12 Commenti a “Mondiale 2020: novità!”

  1. Ale
    27 aprile 2019 - 00:09

    @danilo

    https://www.fide.com/FIDE/handbook/FWCM2020.pdf

    Da regolamento, leggo in 4. 3. 2. Tie-break, normali. Rapid, poi nel caso blitz, poi nel caso armaghedon. *Dopo* le 14 classiche, non prima come era stato proposto da alcuni.
    PS: Grazie 🙂 Volendo scherzare risponderei “quando mi ridanno il cervello che avevo allora” 😉 . Volendo essere seri: purtroppo non sono in programma.
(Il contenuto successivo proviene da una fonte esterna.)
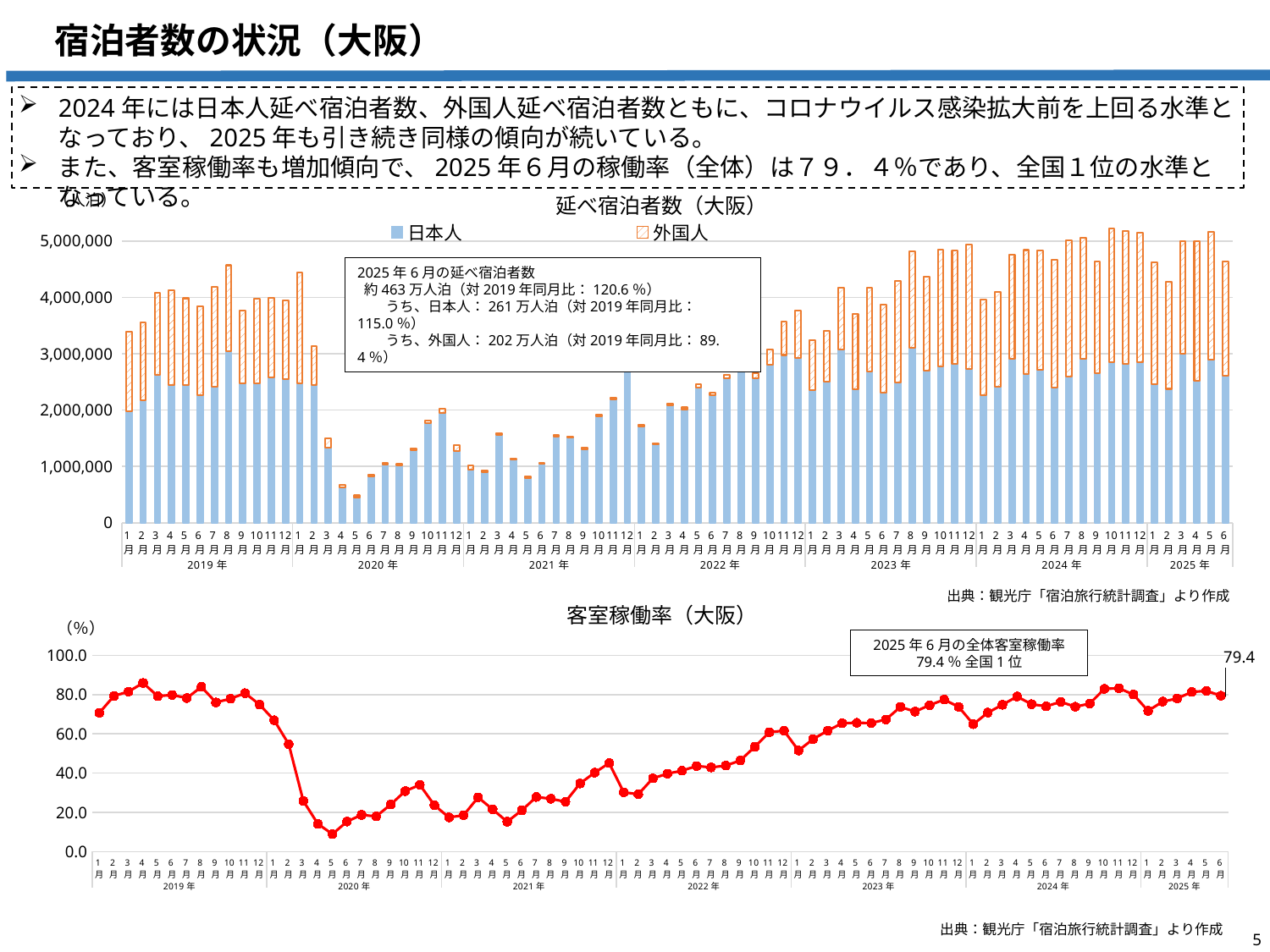
In the top chart 延べ宿泊者数（大阪）, is the total for 2020年5月 greater or less than 1,000,000? less In the top chart 延べ宿泊者数（大阪）, which month has the lowest total stacked bar? 2020年5月 What kind of chart is the top chart titled 延べ宿泊者数（大阪）? stacked bar chart According to the annotation box on the top chart, what is the total 延べ宿泊者数 for 2025年6月? 約463万人泊 In the top chart 延べ宿泊者数（大阪）, how many series does the legend list? 2 In the bottom chart 客室稼働率（大阪）, what is the labelled value for 2025年6月? 79.4 In the top chart 延べ宿泊者数（大阪）, what are the two legend entries? 日本人, 外国人 In the bottom chart 客室稼働率（大阪）, which month has the lowest occupancy rate? 2020年5月 In the bottom chart 客室稼働率（大阪）, is the value for 2020年5月 greater or less than 20.0? less In the top chart 延べ宿泊者数（大阪）, do the total bars rise or fall from 2020年1月 to 2020年5月? fall What kind of chart is the bottom chart titled 客室稼働率（大阪）? line chart In the top chart 延べ宿泊者数（大阪）, is the total for 2019年8月 greater or less than 4,000,000? greater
Ma mai dire mai!

  2. sandinista
    28 aprile 2019 - 22:01

    Riprendo il tema già accennato altrove, per esprimere il mio punto di vista.
    Non è cambiato nulla.
    Potevano risparmiarcela sta genialata.
    Come dire: provate a vincere “classico” contro Carlsen, ma non troppo.
    Scaduto il tempo e le partite, si passa alle prove acrobatiche.
    D’altro canto neppure il torneo dei candidati dà sufficienti garanzie di serietà circa la selezione del più degno sfidante del Signorino.
    Come si può selezionare il candidato sfidante di Carlsen senza tenere conto dei risultati ottenuti dai candidati stessi in un periodo “medio” precedente il match (ad es. i quattro anni precedenti).
    Si lascia il match mondiale in balia di possibili exploit destinati a perdersi nel corso del match mondiale.
    Che schifezza è sta cosa.
    Un Caruana dovrebbe declinare sdegnato l’invito del Circo Barnum.
    Dovrebbe parlare agli scacchisti,
    e porre le sue condizioni.
    Un aspirante campione del mondo del suo calibro non può non pretendere:
    a) un match mondiale di almeno 16 partite classiche + 4 classiche di spareggio + eventualmente 2 + eventualmente una e, solo allora, in caso di parità il titolo potrebbe rimanere al detentore;
    b) nel Torneo dei candidati, in caso di parità finale, passa Caruana, vuoi perché è stato praticamente il solo nr.2 al mondo vuoi perché era il precedente sfidante.
    Ciò detto,
    ora potete pure dileggiarmi.
    Non potrei immaginare i miei giorni senza l’altrui disapprovazione.